In this way, they might contain the risk of economic softness triggering serious financial tensions of the kind that could reverberate back into the real economy.
Slow economic growth and low interest rates in the developed world is the new normal. This has changed the orthodoxy for central banks. Ultra-low policy rates and huge balance sheets are a symptom of the slow growth.

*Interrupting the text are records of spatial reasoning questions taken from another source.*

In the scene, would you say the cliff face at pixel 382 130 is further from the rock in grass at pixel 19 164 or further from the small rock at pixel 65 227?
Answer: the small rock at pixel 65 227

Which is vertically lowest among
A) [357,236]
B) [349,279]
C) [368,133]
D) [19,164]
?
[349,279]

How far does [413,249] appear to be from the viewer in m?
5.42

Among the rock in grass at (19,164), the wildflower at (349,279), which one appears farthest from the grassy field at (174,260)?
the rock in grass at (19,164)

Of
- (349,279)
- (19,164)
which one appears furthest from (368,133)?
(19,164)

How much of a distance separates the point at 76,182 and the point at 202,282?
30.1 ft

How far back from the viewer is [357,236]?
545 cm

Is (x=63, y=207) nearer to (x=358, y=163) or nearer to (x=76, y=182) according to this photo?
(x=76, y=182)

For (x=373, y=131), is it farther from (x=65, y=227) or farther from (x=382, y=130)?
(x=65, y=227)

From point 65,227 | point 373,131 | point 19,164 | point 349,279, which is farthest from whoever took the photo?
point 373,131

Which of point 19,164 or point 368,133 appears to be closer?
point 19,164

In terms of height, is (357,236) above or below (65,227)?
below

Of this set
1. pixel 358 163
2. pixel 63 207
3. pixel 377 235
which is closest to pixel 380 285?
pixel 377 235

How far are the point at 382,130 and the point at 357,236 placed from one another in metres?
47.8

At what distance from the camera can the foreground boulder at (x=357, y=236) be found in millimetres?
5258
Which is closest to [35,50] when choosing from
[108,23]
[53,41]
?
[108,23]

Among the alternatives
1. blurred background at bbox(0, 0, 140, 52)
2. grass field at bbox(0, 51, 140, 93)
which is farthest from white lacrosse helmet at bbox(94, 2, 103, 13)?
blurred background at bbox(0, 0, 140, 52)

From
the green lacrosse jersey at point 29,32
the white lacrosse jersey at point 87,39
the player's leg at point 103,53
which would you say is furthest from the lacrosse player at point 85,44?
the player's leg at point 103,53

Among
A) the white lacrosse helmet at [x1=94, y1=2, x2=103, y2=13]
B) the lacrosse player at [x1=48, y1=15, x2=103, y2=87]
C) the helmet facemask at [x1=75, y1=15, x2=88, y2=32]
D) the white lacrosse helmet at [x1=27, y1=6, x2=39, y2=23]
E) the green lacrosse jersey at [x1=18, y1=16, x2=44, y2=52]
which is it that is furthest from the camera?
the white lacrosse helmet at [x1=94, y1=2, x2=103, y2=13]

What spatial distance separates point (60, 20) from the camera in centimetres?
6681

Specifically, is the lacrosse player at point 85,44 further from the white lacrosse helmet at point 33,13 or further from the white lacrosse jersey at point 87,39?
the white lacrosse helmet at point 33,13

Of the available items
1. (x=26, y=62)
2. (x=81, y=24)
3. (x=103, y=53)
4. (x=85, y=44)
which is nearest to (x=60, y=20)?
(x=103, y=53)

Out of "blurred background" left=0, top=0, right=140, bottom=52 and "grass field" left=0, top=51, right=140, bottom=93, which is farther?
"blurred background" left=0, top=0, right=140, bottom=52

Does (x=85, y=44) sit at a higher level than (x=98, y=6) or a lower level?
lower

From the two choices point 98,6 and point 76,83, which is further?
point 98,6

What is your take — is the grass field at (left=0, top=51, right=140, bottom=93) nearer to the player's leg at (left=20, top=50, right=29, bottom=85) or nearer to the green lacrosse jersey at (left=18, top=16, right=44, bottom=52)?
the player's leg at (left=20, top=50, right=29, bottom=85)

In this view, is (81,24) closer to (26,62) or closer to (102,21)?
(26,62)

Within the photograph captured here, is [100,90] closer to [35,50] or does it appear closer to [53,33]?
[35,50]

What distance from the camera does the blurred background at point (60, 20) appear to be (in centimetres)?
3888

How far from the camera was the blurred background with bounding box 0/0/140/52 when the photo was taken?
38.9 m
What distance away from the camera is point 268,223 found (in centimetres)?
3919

Growth is slow because trend productivity is weak. This is not a legacy of the financial crisis or bad economic policies. The record of history is clear.
Every once in a while we enjoy a major flush of innovation that dramatically lifts living standards and economic growth for decades at a time.
We eagerly await the next one.
Market interest rates are low because there are more savings than there are genuine opportunities for investment. The global economy is indeed awash with savings and liquidity.
But the private sector of the advanced world largely occupies the edge of the known technological frontier. This excess of savings drives down interest rates, especially on low-risk assets.
It is no longer true, therefore, that low interest rates equate to easy monetary policy. Yet it is all too common to hear pundits and analysts make this point.
What matters is where policy rates are relative to potential economic growth. The open market operations that enable a central bank to achieve a 0% policy rate are more stimulative when the real GDP growth trend is 3% than if it is 1.5%.
In a low-growth environment, stimulating economic growth with monetary policy is tricky. First, the zero lower bound limits how low central banks can drop their main policy rates.
Although some central banks have experimented with negative interest rate policies, including the ECB, the Bank of Japan and the Swiss National Bank, they have not yet dared to lower interest rates much below zer
Second, central banks are constrained by what is considered by policymakers as acceptable means to stimulate demand.
In the post-Lehman period, central banks’ toolkits have expanded through necessity. Nowadays, central balance sheets directly influence market liquidity through the purchases of public and private assets on the open market, ie quantitative easing (QE). But in theory, there is no real constraint on how central banks can use their balance sheet.
Some economists argue that central banks should directly deposit money in people’s accounts for them to spend – so-called helicopter money.
Others argue that central banks should simply finance government spending. For now, the consensus is that both ideas would damage the central banks’ credibility and trigger a surge in inflation. Then again, this was once said of QE as well.